SET EXERCISE =
Recast everything in the records from the line containing "Of the presented options" down to the line containing "point (364, 164) →" as a numbered list, both of those lines included. Leave out any blank lines.

EXCERPTED DATA =

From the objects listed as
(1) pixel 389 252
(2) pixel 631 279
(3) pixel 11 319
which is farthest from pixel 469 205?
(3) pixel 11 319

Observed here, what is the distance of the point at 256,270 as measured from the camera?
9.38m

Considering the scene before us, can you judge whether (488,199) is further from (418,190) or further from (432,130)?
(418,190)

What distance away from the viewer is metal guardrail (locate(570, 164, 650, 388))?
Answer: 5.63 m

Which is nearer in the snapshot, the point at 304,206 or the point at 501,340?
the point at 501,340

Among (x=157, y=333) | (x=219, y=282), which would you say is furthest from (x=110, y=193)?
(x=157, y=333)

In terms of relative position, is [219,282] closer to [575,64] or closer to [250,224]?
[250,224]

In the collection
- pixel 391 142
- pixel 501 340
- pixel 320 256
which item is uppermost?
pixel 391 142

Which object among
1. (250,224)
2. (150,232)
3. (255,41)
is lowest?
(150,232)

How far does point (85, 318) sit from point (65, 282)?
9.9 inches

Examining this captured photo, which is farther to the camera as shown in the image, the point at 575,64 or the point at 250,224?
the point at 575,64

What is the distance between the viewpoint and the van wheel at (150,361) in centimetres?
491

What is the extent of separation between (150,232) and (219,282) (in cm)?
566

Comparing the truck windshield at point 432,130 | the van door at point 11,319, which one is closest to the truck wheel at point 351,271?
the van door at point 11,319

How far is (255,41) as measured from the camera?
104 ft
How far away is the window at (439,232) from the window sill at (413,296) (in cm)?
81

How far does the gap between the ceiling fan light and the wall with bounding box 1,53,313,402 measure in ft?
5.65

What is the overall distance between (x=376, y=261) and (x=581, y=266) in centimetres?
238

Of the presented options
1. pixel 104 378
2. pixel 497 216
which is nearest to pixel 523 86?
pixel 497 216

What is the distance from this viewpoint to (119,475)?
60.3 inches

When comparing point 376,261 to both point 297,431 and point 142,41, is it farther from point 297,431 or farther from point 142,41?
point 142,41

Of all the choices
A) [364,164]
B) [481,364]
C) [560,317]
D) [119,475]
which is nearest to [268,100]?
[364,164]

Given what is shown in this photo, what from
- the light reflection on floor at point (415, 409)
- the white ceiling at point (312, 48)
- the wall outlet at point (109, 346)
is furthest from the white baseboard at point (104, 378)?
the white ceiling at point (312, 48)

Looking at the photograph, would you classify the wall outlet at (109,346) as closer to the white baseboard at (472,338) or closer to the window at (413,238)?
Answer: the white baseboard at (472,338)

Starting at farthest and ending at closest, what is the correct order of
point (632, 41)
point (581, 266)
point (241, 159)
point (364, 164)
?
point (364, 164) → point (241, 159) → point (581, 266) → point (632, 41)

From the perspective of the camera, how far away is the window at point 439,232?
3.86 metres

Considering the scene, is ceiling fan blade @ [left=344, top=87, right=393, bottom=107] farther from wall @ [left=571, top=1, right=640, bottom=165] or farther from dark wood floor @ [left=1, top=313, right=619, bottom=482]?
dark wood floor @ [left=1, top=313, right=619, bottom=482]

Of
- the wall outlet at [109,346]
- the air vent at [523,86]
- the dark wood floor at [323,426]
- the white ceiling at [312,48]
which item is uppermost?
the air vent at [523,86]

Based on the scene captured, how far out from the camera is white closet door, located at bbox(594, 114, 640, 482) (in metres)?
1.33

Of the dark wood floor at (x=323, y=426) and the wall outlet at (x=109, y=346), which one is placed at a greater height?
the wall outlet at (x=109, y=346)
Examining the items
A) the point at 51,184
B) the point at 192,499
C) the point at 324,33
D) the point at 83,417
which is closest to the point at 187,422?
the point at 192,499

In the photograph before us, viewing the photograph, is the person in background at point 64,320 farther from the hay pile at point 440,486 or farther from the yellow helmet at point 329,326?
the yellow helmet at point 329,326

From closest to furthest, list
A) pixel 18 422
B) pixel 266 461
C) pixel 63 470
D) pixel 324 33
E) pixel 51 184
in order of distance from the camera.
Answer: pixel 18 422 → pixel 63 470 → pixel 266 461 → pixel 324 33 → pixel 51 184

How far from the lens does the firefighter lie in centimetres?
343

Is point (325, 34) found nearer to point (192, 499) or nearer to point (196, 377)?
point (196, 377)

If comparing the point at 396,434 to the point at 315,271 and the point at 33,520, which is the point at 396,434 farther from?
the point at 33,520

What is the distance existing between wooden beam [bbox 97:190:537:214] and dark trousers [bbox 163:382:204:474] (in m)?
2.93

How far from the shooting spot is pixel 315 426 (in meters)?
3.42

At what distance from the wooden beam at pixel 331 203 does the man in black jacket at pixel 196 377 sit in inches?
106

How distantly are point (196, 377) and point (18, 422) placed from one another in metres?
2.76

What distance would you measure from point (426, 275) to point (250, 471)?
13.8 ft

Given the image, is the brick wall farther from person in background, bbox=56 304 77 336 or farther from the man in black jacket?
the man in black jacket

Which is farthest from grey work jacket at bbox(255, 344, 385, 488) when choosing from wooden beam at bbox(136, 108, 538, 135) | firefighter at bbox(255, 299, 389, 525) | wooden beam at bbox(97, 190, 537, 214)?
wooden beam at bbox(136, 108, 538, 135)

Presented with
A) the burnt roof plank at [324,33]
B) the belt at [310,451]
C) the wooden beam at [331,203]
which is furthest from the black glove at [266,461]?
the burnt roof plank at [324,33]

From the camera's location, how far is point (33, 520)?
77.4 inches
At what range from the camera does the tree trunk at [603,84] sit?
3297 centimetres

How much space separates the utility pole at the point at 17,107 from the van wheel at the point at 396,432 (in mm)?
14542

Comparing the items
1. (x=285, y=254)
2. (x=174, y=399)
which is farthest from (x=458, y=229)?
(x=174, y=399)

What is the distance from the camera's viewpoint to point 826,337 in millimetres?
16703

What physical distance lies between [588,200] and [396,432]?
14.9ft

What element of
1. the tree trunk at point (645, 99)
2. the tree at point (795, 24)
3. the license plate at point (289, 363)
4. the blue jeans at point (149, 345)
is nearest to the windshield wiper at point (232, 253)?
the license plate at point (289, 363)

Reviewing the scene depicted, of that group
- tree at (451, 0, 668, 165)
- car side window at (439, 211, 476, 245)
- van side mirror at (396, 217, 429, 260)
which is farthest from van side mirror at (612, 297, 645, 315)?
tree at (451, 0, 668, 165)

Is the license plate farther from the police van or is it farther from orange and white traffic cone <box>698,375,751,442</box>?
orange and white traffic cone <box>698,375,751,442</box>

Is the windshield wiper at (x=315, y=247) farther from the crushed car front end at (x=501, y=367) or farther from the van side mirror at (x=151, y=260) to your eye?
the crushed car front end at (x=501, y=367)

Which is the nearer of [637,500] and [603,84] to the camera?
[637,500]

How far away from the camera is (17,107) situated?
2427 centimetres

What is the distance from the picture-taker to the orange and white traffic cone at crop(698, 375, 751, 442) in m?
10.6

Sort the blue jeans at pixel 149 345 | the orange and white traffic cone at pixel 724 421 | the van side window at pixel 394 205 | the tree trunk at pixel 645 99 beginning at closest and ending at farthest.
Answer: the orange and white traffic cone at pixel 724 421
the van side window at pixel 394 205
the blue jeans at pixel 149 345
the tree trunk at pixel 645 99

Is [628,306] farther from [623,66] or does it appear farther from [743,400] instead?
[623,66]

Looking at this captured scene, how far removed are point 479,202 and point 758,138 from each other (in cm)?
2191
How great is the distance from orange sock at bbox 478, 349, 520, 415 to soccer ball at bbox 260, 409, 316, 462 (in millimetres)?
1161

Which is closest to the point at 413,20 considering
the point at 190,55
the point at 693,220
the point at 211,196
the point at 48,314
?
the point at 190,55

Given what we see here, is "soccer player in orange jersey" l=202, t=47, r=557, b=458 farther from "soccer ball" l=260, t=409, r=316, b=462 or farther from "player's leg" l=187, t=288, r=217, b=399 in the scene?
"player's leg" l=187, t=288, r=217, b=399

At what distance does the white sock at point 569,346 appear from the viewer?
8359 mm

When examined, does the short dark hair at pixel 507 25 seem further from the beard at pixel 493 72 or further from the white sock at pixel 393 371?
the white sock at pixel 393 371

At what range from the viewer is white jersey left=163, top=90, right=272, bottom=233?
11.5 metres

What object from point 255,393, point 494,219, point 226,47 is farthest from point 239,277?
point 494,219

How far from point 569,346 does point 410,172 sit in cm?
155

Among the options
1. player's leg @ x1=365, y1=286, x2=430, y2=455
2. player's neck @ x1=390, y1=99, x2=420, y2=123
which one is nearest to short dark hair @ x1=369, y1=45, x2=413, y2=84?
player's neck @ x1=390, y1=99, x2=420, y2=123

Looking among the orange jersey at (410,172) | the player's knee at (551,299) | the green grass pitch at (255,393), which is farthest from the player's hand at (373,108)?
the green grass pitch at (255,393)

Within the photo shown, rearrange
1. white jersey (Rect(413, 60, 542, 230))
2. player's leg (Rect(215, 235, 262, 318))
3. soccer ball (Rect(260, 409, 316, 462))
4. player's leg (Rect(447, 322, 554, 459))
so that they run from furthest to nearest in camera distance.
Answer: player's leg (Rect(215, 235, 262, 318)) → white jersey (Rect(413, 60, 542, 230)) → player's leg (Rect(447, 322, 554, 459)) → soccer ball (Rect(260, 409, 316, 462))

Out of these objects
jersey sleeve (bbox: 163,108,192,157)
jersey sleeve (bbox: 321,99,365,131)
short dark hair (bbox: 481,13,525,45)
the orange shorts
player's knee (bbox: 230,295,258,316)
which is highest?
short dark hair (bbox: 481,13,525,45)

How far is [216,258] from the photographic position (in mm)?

TASK RESULT =
1. Of the presented options
2. 1. pixel 104 378
3. 2. pixel 497 216
4. which is nearest to pixel 523 86?
5. pixel 497 216
6. What is the distance from this viewpoint to (119,475)?
7. 60.3 inches
8. When comparing point 376,261 to both point 297,431 and point 142,41, is it farther from point 297,431 or farther from point 142,41?
9. point 142,41
10. Of all the choices
11. A) [364,164]
12. B) [481,364]
13. C) [560,317]
14. D) [119,475]
15. which is nearest to [268,100]?
16. [364,164]
17. Given what is shown in this photo, what from
18. - the light reflection on floor at point (415, 409)
19. - the white ceiling at point (312, 48)
20. - the wall outlet at point (109, 346)
21. is furthest from the white baseboard at point (104, 378)?
22. the white ceiling at point (312, 48)
23. Looking at the photograph, would you classify the wall outlet at (109,346) as closer to the white baseboard at (472,338) or closer to the window at (413,238)?
24. Answer: the white baseboard at (472,338)
25. Starting at farthest and ending at closest, what is the correct order of
26. point (632, 41)
27. point (581, 266)
28. point (241, 159)
29. point (364, 164)
30. ?
31. point (364, 164) → point (241, 159) → point (581, 266) → point (632, 41)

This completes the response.